The utility model relates to a steel structure energy dissipation beam column node, which comprises an H-shaped steel frame column and a steel frame beam; the steel frame column is vertically connected with the steel frame beam through the beam column connecting component; a beam web plate extension plate is arranged at one end, close to the beam-column connecting component, of the steel frame beam, and a pair of bolt preformed holes are formed in the beam web plate extension plate; the beam column coupling assembling is equipped with the accommodation space that holds the web plate extension board, and the surface middle part of accommodation space is equipped with two concentric and relative arcs, and the arc communicates with each other with the accommodation space, and a pair of first bolt passes arc, bolt preformed hole in proper order and fixes steel frame roof beam and beam column coupling assembling. Based on the excellent self-resetting performance of the SMA bar, the utility model utilizes the beam-column connecting assembly to realize friction energy consumption to maintain the anti-seismic performance of the beam-column joint, and ensures the integrity of the beam-column joint through various reinforcement forms.

Description

Steel construction power consumption beam column node

Technical Field

The utility model relates to a steel structure energy dissipation beam column node, and belongs to the technical field of building structure earthquake resistance.

Background

The steel structure is widely applied to various building structures, beam column nodes are key parts in the steel structure, but the early steel structure beam column nodes are not designed with self-resetting performance after earthquake, and are easy to deform and damage in the earthquake. In recent years, steel structure beam-column nodes with self-resetting properties, which are formed of Shape Memory Alloy (SMA), have begun to emerge.
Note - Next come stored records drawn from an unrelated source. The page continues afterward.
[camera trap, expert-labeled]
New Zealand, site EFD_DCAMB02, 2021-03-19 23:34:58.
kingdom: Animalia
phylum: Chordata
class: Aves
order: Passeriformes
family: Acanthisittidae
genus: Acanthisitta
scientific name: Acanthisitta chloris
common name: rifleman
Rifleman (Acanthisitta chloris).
Chinese patent with application number CN201820549317.4 discloses a self-restoring beam column node and steel structure building based on SMA rods, including girder steel, steel column, connecting plate and two piece at least SMA rods, wherein: circular bolt holes are formed in the middle of one end of the steel beam and the connecting plate, one end of the connecting plate is fixedly connected with the steel column, the other end of the connecting plate penetrates through the circular bolt holes through bolts to be connected with the steel beam, and a space for the steel beam to rotate around the circular bolt holes is reserved between the steel beam and the steel column; one end of the SMA bar is fixedly connected with the steel column, the other end of the SMA bar is fixedly connected with the steel beam, and the SMA bar is arranged in an up-and-down symmetrical mode relative to the circular bolt hole. Because the flange plates of the steel beam in the beam-column joint only play a role in anchoring the SMA rods, the web plate of the steel beam is likely to face the problem of structural failure caused by local buckling first during earthquake, the integrity of the beam-column joint is damaged, and the anti-seismic performance of the beam-column joint is reduced.
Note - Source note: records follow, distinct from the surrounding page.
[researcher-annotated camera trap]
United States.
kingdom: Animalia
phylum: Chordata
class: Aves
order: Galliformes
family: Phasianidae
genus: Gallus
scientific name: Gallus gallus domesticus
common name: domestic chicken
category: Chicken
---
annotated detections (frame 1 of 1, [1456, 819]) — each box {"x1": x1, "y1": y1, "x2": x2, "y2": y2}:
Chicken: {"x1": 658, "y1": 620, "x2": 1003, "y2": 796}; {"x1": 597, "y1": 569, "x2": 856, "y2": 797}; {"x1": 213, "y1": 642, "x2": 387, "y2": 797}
SUMMERY OF THE UTILITY MODEL

In order to overcome the problems, the utility model provides a steel structure energy dissipation beam-column joint, which is based on the excellent self-resetting performance of an SMA (shape memory alloy) bar, realizes friction energy dissipation by using a beam-column connecting assembly to maintain the anti-seismic performance of the beam-column joint, and ensures the integrity of the beam-column joint through various reinforcement forms.

The technical scheme of the utility model is as follows:

a steel structure energy dissipation beam column node comprises an H-shaped steel frame column and a steel frame beam; the steel frame column is vertically connected with the steel frame beam through the beam column connecting component; a beam web plate extension plate is arranged at one end, close to the beam-column connecting assembly, of the steel frame beam, and a pair of bolt preformed holes are formed in the beam web plate extension plate; the beam column coupling assembling is equipped with the accommodation space that holds the web plate extension board, and the surface middle part of accommodation space is equipped with two concentric and relative arcs, and the arc communicates with each other with the accommodation space, and a pair of first bolt passes arc, bolt preformed hole in proper order and fixes steel frame roof beam and beam column coupling assembling.

Further, beam column coupling assembling is equipped with and contains the holding space's connecting piece web, its one end T type that keeps away from the holding space fixes a connecting plate, and the connecting plate passes through a plurality of second bolts and steel frame post fixed connection.

Furthermore, the beam-column connecting assembly is connected with the steel frame beam through four SMA rods symmetrically arranged on two sides of a web plate of the connecting piece; two side surfaces of the web plate of the connecting piece are symmetrically provided with first transverse stiffening ribs which are parallel to the connecting plate; two lateral surfaces of a beam web plate of the steel frame beam are symmetrically provided with a second transverse stiffening rib; and two ends of the SMA bar respectively penetrate through the first transverse stiffening rib and the second transverse stiffening rib and then are anchored on the first transverse stiffening rib and the second transverse stiffening rib.

Furthermore, a plurality of longitudinal stiffening ribs are arranged on the side, back to back, of each of the first transverse stiffening rib and the second transverse stiffening rib.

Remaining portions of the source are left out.